La commission des transports et du tourisme (TRAN) du Parlement européen a adopté à l’unanimité (30 voix pour), lundi 4 mars, leur position de négociation sur le projet de règlement encadrant l’utilisation des capacités de l’infrastructure ferroviaire (EUROPE 13296/12). Ce texte a pour but de changer la façon de gérer le rail et d’améliorer la coordination transfrontalière.
« Nous avons besoin de toute urgence d'un transfert modal vers le rail pour décarboner le secteur européen des transports. De nouvelles règles faciliteront cette transition et garantiront une utilisation plus optimale des voies ferrées », a commenté la rapportrice Tilly Metz (Verts/ALE, luxembourgeoise).
Dans leur position, les députés ont convenu de donner plus de pouvoirs au 'Réseau européen des gestionnaires d'infrastructure' (ENIM) pour coordonner la capacité et le trafic transfrontaliers, et proposé de nouvelles tâches pour l''Agence ferroviaire européenne' (ERA), ainsi qu'une augmentation de son budget.
Concernant les restrictions de capacités résultant de travaux d'infrastructure et d'une infrastructure dégradée, les députés demandent aux États membres de fournir au gestionnaire de l'infrastructure une vue d'ensemble de ces modifications et de leur incidence probable dans le document de référence du réseau.

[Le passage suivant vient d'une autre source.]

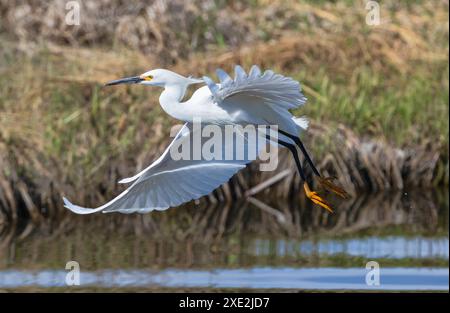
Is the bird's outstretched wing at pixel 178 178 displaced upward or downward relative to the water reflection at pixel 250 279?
upward

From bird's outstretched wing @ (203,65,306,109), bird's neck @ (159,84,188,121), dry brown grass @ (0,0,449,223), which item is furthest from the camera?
dry brown grass @ (0,0,449,223)

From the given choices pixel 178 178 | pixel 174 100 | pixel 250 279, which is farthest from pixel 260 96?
pixel 250 279

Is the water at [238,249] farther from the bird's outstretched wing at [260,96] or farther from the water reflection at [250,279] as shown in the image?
the bird's outstretched wing at [260,96]

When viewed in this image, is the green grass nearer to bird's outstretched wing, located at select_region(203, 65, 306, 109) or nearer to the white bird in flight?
→ the white bird in flight

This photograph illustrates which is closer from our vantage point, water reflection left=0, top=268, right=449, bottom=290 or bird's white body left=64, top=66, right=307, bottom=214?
bird's white body left=64, top=66, right=307, bottom=214

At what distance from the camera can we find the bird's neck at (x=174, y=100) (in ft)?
29.1

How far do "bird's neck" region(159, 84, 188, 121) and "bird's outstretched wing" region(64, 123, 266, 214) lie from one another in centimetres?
34

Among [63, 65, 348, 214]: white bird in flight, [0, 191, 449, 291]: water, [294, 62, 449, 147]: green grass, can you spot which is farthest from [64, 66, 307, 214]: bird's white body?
[294, 62, 449, 147]: green grass

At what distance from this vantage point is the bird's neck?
8.88 m

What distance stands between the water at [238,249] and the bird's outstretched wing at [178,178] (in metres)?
1.69

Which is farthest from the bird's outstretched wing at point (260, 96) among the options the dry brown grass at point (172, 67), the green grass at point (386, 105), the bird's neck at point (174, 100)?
the green grass at point (386, 105)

De plus, les États membres devraient fournir au gestionnaire de l'infrastructure un financement pluriannuel stable et opportun pour l'entretien, le renouvellement et la construction de nouvelles infrastructures ferroviaires, pour une période glissante d'au moins cinq ans. Cela se ferait par le biais de la convention pluriannuelle de performance, afin d'aider les gestionnaires de l'infrastructure à prévenir la dégradation de l'infrastructure ferroviaire et à minimiser l'impact sur d'éventuelles restrictions de capacités. Le budget annuel mis à la disposition des gestionnaires de l'infrastructure devrait être transparent pour le gestionnaire de l'infrastructure et être attribué de manière fiable.

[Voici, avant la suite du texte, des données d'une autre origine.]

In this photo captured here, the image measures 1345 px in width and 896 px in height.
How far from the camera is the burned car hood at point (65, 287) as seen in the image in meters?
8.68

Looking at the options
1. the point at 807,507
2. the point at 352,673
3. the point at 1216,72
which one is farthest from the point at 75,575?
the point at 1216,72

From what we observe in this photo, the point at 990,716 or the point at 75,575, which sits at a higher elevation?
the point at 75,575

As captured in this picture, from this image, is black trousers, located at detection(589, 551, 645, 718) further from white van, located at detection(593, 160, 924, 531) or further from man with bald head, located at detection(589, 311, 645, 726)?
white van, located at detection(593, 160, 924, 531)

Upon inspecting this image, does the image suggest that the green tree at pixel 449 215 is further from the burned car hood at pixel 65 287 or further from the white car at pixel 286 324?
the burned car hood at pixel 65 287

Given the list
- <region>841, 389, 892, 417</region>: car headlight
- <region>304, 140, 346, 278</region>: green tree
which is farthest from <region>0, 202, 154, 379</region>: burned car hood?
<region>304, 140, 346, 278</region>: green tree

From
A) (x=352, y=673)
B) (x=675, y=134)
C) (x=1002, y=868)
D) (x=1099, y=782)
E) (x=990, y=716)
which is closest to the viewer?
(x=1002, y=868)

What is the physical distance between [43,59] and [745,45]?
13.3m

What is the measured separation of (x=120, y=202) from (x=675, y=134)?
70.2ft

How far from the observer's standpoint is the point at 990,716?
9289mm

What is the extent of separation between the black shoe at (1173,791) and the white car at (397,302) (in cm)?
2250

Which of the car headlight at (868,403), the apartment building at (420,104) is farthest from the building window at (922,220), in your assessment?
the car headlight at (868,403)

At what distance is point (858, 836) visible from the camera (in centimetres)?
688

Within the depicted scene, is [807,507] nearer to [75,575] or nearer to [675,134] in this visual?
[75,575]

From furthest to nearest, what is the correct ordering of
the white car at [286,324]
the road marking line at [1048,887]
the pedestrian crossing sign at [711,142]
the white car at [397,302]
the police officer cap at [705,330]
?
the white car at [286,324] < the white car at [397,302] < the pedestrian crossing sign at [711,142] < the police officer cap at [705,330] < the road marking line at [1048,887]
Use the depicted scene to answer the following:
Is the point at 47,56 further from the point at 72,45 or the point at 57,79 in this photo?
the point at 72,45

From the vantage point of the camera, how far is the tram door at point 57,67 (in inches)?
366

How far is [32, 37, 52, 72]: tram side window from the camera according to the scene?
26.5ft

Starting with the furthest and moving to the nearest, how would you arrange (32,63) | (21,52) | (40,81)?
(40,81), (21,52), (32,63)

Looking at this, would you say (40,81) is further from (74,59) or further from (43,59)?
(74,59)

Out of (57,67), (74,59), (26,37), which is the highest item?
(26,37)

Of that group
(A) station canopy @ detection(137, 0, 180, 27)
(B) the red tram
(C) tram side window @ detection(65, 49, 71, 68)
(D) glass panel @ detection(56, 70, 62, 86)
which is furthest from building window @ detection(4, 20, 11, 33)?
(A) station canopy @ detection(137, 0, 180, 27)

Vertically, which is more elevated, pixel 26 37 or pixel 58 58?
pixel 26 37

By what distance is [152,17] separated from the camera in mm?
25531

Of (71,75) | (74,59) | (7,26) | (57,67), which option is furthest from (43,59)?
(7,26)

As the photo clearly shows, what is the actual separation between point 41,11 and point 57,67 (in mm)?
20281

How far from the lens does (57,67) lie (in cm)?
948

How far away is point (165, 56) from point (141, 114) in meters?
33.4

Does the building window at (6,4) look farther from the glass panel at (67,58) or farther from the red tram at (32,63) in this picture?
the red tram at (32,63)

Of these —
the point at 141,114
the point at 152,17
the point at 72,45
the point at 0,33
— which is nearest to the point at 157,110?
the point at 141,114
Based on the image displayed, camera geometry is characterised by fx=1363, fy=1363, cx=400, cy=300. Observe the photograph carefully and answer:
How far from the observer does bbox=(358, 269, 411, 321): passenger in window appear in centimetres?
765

Par ailleurs, les parlementaires européens souhaitent confier à la Commission européenne la tâche d'assurer la cohérence entre les orientations stratégiques des États membres émises pour soutenir le développement des services internationaux de fret ferroviaire et de transport de passagers. Elle pourrait donc adopter des actes délégués définissant le statut juridique spécifique, le modèle, les procédures, les critères et les méthodes à appliquer pour l'adoption d'orientations stratégiques nationales.
Enfin, les députés souhaitent qu’un organe d'évaluation des performances impartial, compétent et autonome soit créé au plus tard six mois après l'entrée en vigueur du règlement. Les membres de cet organe seraient nommés sur la base de leur mérite et de manière à assurer un mélange de compétences et d'expériences pertinentes pour la gestion des capacités ferroviaires. Les membres seraient désignés par la Commission dans le cadre d'une procédure d'appel à experts.
La Commission adopterait, au plus tard douze mois après l'entrée en vigueur, un acte délégué détaillant l'organisation, la gouvernance et le financement de l'organisme d'évaluation des performances.
Le rapport doit encore être adopté par le PE en session plénière avant que les négociations avec le Conseil de l’UE puissent commencer. De son côté, le Conseil est encore en phase d’examen.